Fun math paradoxes, problems, and stuff

[HINDYhat]

For those of you who love math as much as I do, here are some fun math things. Try to contribute some good problems to the thread and I'll update the OP with them if I like them. Also, post what's wrong with the problems in the OP, if anything, and I'll update it with the correct solutions (mathematical rigour is preferred, but I doubt most of you are literate in the formalities of mathematics)!

---

It is known that:
ln 2 = 1 - 1/2 + 1/3 - 1/4 + ...

So, consider the following:
ln 2 = 1 - 1/2 + 1/3 - 1/4 + ...

Partition the terms into odd and even parts:
ln 2 = (1 + 1/3 + 1/5 + ...) - (1/2 + 1/4 + 1/6 + ...)
= (1 + 1/3 + 1/5 + ...) + (1/2 + 1/4 + 1/6 + ...) - 2*(1/2 + 1/4 + 1/6 + ...)

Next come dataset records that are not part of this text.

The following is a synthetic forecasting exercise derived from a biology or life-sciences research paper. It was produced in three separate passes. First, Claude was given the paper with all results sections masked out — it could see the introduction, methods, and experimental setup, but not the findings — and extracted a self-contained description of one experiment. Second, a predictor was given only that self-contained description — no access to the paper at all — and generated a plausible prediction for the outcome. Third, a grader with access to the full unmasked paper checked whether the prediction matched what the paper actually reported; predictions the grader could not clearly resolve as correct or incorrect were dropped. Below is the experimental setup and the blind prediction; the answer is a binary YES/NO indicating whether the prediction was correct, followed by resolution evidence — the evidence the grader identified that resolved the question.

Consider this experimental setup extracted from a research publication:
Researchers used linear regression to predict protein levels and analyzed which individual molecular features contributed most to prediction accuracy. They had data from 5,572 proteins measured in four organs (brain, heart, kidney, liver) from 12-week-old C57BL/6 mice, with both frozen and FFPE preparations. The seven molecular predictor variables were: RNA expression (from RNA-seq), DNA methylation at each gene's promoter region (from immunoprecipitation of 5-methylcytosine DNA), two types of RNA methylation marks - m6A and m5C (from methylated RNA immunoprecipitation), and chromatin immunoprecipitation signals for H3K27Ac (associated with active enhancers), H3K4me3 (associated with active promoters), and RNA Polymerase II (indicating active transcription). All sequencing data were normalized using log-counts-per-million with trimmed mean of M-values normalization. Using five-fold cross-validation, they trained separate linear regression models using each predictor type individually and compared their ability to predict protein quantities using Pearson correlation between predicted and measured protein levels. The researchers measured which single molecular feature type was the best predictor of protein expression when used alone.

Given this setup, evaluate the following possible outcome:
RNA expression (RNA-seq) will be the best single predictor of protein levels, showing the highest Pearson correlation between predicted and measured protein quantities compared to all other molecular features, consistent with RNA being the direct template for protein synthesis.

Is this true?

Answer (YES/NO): NO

Combine the first two terms and distribute the 2 into the third term:
ln 2 = (1 + 1/2 + 1/3 + ...) - (1 + 1/2 + 1/3 + ...) = 0
e^{ln 2} = e⁰
2 = 1

---

Consider the expression: the smallest positive integer not representable in under twelve English words.

Does such an integer exist? (this problem is tricky as shit)

---

Contributed by Zarathustra
Which is greater, the number of natural numbers or the number of squares of natural numbers? Note that for every natural number, there is a corresponding square... but some natural numbers (like 2 or 3 or whatever) are not the squares of natural numbers.
For those of you who are total noobs, the natural numbers is the set of positive integers, sometimes including 0, i.e. {0, 1, 2, 3, 4, ...}

Solution

For each natural number n, associate with n the number n². And for each square n², associate the natural number n. Since you can associate exactly one square with one natural number, and exactly one natural number with one square, then the set of natural numbers and the set of squares of natural numbers must have the same size.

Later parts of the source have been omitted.